Goal »
Extract every line of the records below and reproduce each one word for word, with nothing changed, added, or left out.

Extracted data »
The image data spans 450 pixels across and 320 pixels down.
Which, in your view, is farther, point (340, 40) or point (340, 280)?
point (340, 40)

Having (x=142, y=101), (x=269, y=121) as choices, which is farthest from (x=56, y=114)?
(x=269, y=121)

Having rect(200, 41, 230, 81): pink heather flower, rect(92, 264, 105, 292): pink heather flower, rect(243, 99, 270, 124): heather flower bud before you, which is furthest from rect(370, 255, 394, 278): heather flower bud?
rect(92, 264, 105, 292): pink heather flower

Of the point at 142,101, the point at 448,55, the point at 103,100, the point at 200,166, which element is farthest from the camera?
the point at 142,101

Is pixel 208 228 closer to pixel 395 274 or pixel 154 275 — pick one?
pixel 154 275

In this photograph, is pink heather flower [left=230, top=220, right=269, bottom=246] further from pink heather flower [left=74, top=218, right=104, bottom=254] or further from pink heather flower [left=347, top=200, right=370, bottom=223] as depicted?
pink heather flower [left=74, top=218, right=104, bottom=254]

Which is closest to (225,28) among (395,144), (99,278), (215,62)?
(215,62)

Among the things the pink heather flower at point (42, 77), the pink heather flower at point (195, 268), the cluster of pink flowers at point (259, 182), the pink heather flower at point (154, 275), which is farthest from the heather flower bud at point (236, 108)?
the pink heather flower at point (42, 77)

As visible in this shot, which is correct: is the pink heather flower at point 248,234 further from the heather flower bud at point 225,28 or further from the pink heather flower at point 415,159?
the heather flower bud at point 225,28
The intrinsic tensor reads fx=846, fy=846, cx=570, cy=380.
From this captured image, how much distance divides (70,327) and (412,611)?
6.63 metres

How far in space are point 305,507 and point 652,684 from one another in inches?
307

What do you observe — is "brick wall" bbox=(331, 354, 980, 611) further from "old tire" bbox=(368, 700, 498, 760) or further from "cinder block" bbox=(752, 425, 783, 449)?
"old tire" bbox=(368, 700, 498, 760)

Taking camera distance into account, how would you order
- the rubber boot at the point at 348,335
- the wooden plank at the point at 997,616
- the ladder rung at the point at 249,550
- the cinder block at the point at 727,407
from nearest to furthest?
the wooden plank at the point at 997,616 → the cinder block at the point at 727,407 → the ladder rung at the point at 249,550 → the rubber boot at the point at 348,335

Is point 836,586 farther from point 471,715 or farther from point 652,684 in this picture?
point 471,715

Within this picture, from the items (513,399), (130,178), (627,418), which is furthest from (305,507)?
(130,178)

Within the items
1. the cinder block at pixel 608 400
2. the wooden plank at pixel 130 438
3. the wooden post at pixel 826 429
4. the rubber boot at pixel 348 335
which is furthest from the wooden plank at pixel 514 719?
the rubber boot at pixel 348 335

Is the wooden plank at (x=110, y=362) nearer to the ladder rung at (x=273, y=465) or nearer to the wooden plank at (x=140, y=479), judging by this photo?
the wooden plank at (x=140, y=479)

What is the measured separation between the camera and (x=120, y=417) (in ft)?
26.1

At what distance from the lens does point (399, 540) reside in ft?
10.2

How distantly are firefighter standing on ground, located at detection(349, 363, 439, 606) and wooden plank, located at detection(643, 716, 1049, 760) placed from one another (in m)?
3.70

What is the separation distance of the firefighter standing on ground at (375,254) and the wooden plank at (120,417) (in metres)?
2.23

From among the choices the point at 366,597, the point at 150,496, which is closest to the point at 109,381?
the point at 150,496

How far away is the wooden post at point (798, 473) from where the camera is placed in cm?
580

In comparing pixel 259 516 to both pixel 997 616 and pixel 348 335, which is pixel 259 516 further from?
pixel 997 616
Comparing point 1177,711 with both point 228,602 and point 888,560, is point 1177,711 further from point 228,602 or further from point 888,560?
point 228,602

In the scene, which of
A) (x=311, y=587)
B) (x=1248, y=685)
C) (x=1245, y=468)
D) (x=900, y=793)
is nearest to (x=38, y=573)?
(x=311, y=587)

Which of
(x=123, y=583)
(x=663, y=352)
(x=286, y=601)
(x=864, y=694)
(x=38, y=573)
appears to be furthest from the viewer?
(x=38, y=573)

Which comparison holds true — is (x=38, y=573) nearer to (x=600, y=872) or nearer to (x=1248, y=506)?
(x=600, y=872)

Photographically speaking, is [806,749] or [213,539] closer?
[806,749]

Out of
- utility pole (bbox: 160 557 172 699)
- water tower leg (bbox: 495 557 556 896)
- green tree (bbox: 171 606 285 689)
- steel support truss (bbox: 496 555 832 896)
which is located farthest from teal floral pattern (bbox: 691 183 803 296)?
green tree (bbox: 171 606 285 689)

Exercise result »
The image data spans 450 pixels across and 320 pixels down.
Which, in your view, is farther, point (340, 40) or point (340, 280)?
point (340, 40)

Having (x=142, y=101), (x=269, y=121) as choices, which is farthest from (x=56, y=114)?
(x=269, y=121)

Having rect(200, 41, 230, 81): pink heather flower, rect(92, 264, 105, 292): pink heather flower, rect(243, 99, 270, 124): heather flower bud before you, which is furthest from rect(370, 255, 394, 278): heather flower bud?
rect(92, 264, 105, 292): pink heather flower

Of the point at 142,101, the point at 448,55, the point at 103,100, the point at 200,166, which element is farthest from the camera?
the point at 142,101

Is pixel 208 228 closer to pixel 395 274 or pixel 154 275 — pick one?
pixel 154 275

In this photograph, is pink heather flower [left=230, top=220, right=269, bottom=246] further from pink heather flower [left=74, top=218, right=104, bottom=254] or further from pink heather flower [left=347, top=200, right=370, bottom=223] as depicted?
pink heather flower [left=74, top=218, right=104, bottom=254]

Which is closest to (225,28) among (395,144), (99,278), (215,62)?
(215,62)

Among the things the pink heather flower at point (42, 77), the pink heather flower at point (195, 268), the cluster of pink flowers at point (259, 182), the pink heather flower at point (154, 275), which is farthest from the heather flower bud at point (236, 108)?
the pink heather flower at point (42, 77)

As visible in this shot, which is correct: is the pink heather flower at point 248,234 further from the heather flower bud at point 225,28 or further from the pink heather flower at point 415,159?
the heather flower bud at point 225,28
The intrinsic tensor reads fx=846, fy=846, cx=570, cy=380.
From this captured image, how much distance divides (70,327) and (412,611)?
6.63 metres

How far in space are point 305,507 and point 652,684 from one another in inches?
307

What do you observe — is "brick wall" bbox=(331, 354, 980, 611) further from "old tire" bbox=(368, 700, 498, 760) or further from "cinder block" bbox=(752, 425, 783, 449)?
"old tire" bbox=(368, 700, 498, 760)

Taking camera distance into account, how would you order
- the rubber boot at the point at 348,335
- the wooden plank at the point at 997,616
- the ladder rung at the point at 249,550
- the cinder block at the point at 727,407
from nearest to furthest?
the wooden plank at the point at 997,616 → the cinder block at the point at 727,407 → the ladder rung at the point at 249,550 → the rubber boot at the point at 348,335

Is point 836,586 farther from point 471,715 or farther from point 652,684 in this picture?
point 471,715

Within this picture, from the items (513,399), (130,178), (627,418), which is furthest from (305,507)?
(130,178)

Within the items
1. the cinder block at pixel 608 400
2. the wooden plank at pixel 130 438
3. the wooden post at pixel 826 429
4. the rubber boot at pixel 348 335
which is furthest from the wooden plank at pixel 514 719?
the rubber boot at pixel 348 335

Is the wooden plank at (x=110, y=362) nearer to the ladder rung at (x=273, y=465) or nearer to the wooden plank at (x=140, y=479), judging by this photo?
the wooden plank at (x=140, y=479)

What is the measured separation between the camera and (x=120, y=417) (in ft)?
26.1

At what distance from the lens does point (399, 540) reside in ft?
10.2

How distantly are firefighter standing on ground, located at detection(349, 363, 439, 606) and wooden plank, located at detection(643, 716, 1049, 760) placed from one another (in m)?
3.70

What is the separation distance of the firefighter standing on ground at (375,254) and the wooden plank at (120,417) (in metres)?
2.23

From among the choices the point at 366,597, the point at 150,496, which is closest to the point at 109,381?
the point at 150,496

How far away is the wooden post at point (798, 473) from where the camera is placed in cm?
580

In comparing pixel 259 516 to both pixel 997 616 and pixel 348 335, which is pixel 259 516 further from?
pixel 997 616
Comparing point 1177,711 with both point 228,602 and point 888,560, is point 1177,711 further from point 228,602 or further from point 888,560?
point 228,602

In the scene, which of
A) (x=311, y=587)
B) (x=1248, y=685)
C) (x=1245, y=468)
D) (x=900, y=793)
is nearest to (x=38, y=573)?
(x=311, y=587)

Which of
(x=123, y=583)
(x=663, y=352)
(x=286, y=601)
(x=864, y=694)
(x=38, y=573)
appears to be furthest from the viewer?
(x=38, y=573)

Which comparison holds true — is (x=38, y=573) nearer to (x=600, y=872) or nearer to (x=1248, y=506)?
(x=600, y=872)

Photographically speaking, is [806,749] or [213,539] closer?
[806,749]

Out of
- utility pole (bbox: 160 557 172 699)
- water tower leg (bbox: 495 557 556 896)
- green tree (bbox: 171 606 285 689)
- steel support truss (bbox: 496 555 832 896)
which is located farthest from teal floral pattern (bbox: 691 183 803 296)?
green tree (bbox: 171 606 285 689)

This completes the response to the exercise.